Turn Self-Criticism Into Self-Confidence
It's estimated that we make between 300 to 400 self-evaluations per day. Research suggests that for the average person, 80% of their self evaluations are negative. Yikes!
A good mistake can often be worth 45 minutes of self-whipping-"That was stupid. I can't believe I said that. And they were all watching me. They're probably going home tonight and talking about me!"
If that's not bad enough, we have an old file clerk in the back of our brain that responds to our attack and goes back to check the evidence-"Just a minute, boss. Let me check the 'stupid' file here. Why yes, you are stupid! In fact, you're getting worse. This reminds me of the time you..." Most of us are good at making ourselves feel worse, not better.
Even when you do give yourself the luxury of feeling good about something you did, it seldom lasts long. We discount our successes-"I was lucky!" "It's about time; I should've done this weeks ago!" "They could've done better!" When was the last time you lost sleep over a good day? Never!
Even though we are self-critical, we put our best face forward publicly. We present ourselves as being 95% effective and admit making an occasional mistake to be human. You may fool others, but you don't fool yourself. When you compare what you know about yourself with everyone else's public image, you lose badly. When you major in the self-critical, you end up searching for loved ones, parents, friends, and bosses who will affirm you and make up for your own lack of self-esteem. Unfortunately, when you have to have the support of others, they control your confidence. By withholding approval they can leave you feeling less effective, less confident and more dependent.
You wouldn't talk to others the way you talk to yourself!
"You did that?... You're stupid!...Did anyone see you?...They saw you!... Do they know I know you?... I mean it reminds me of the time you...."
Who needs friends like that! If a manager talked to an employee the way you talk to yourself, he could file a grievance and win. You deserve the same if not better treatment than what you’ve give a friend. Learn to make room for your mistakes as learning experiences.
Since mistakes are a part of life in the fast lane, we need to find ways to be self-critical without majoring in self-whipping. Start by looking at criticism as course-correction…the data that helps us get back on track in our journey to success. The goal is not conviction or blaming; it's providing future-focused feedback that allows you to be more effective tomorrow!
Life is like a moving vehicle with no brakes. If you spend too much time in the rearview mirror, you will hit a tree. In fact, that is why your rearview mirror is smaller than your front window. Get out of your rearview mirror and start focusing on driving to a desired future. Try letting go of the general self-attacks; use specific feedback. What didn’t you handle well?
After identifying a specific mistake, focus on the future by asking two key questions: First, what can you do to rectify the problem? If any constructive action or apology could help rectify the problem, schedule a time to do just that. And secondly, and most importantly, how would you handle the same situation if it should occur again?
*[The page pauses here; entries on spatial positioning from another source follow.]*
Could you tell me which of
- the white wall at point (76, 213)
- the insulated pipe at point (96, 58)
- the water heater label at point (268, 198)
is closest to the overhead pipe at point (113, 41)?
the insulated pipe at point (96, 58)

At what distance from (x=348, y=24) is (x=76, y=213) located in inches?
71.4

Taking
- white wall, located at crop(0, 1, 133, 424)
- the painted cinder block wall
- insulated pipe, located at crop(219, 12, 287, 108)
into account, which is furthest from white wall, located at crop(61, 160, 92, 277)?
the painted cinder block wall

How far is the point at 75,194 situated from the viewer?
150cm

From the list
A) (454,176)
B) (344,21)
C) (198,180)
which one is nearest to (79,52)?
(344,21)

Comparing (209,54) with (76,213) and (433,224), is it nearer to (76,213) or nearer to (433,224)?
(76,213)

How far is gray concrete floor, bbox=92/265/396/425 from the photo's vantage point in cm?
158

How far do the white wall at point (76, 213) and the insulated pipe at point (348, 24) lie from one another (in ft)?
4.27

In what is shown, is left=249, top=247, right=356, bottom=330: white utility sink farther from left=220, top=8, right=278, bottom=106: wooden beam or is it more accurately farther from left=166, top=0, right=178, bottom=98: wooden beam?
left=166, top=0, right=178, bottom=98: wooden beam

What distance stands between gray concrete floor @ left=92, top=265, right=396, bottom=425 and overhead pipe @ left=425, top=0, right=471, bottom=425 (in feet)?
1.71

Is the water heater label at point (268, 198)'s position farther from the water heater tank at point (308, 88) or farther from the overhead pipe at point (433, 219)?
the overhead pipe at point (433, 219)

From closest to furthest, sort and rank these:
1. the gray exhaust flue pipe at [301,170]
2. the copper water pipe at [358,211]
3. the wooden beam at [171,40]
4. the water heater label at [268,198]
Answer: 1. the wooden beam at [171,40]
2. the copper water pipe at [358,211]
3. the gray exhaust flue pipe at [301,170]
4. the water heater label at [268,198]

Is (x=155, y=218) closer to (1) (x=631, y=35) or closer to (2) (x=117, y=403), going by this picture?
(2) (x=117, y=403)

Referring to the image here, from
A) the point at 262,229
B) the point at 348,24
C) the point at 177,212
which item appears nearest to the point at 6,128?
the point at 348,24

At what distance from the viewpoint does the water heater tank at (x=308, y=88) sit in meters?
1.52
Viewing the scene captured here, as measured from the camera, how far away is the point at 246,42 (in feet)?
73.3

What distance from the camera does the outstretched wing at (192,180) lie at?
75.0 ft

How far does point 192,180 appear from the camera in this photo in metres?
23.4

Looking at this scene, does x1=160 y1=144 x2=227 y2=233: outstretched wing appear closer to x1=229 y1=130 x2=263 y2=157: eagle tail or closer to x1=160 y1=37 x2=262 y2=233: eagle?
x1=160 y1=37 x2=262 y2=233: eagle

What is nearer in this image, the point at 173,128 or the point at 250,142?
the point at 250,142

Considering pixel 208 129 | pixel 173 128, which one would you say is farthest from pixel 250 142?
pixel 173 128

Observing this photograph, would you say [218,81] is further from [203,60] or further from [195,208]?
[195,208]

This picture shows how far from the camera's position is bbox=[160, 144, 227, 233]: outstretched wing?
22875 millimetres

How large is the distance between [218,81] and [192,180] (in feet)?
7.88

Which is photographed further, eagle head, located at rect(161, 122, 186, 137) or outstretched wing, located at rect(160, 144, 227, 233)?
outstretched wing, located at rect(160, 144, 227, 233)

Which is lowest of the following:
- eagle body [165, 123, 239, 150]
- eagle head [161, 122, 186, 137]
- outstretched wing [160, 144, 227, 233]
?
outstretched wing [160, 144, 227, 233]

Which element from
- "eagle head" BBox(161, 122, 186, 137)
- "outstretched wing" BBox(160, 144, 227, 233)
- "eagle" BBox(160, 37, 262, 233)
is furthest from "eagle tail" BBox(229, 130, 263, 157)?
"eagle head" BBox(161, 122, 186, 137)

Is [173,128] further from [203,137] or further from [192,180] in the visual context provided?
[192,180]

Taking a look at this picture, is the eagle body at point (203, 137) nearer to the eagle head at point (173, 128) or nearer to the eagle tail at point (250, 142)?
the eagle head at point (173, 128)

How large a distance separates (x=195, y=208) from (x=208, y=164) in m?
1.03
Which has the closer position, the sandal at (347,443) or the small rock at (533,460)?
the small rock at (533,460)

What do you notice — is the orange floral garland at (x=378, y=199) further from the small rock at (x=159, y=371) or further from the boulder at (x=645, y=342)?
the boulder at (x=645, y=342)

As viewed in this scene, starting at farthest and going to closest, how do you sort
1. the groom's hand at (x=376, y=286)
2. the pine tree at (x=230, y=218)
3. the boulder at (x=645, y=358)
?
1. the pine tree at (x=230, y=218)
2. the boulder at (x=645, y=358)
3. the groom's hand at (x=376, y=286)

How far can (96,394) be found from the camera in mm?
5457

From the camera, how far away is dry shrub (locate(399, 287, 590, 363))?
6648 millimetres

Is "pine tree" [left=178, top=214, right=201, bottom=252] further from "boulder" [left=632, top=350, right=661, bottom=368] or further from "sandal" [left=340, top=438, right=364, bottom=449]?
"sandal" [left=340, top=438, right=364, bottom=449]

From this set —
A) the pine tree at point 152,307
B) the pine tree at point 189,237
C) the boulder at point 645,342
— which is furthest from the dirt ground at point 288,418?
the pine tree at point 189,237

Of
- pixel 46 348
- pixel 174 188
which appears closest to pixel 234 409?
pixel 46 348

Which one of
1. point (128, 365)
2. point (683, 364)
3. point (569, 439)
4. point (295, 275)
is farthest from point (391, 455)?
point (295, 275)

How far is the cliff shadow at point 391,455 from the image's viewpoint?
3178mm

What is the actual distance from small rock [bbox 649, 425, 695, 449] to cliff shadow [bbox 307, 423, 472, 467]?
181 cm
If you have a valued colleague or friend, use them as a sounding board. If not, write down your thoughts or use these questions to help focus your self-criticism. When you've learned from the past and focused on a new strategy, get back into the game of life.
Self-confidence begins when you can learn from errors, and then move beyond them to consistently improve. Welcome to the challenge of turning your mistakes into stepping stones to making change work for you. To really make a difference add the habit of ending the day by catching yourself being effective; use your calendar to record one success. You may be winning and not know it if you're not keeping score!
Alright success builder - Have a great day and remember that I believe that you are capable of great things. Lets build success together.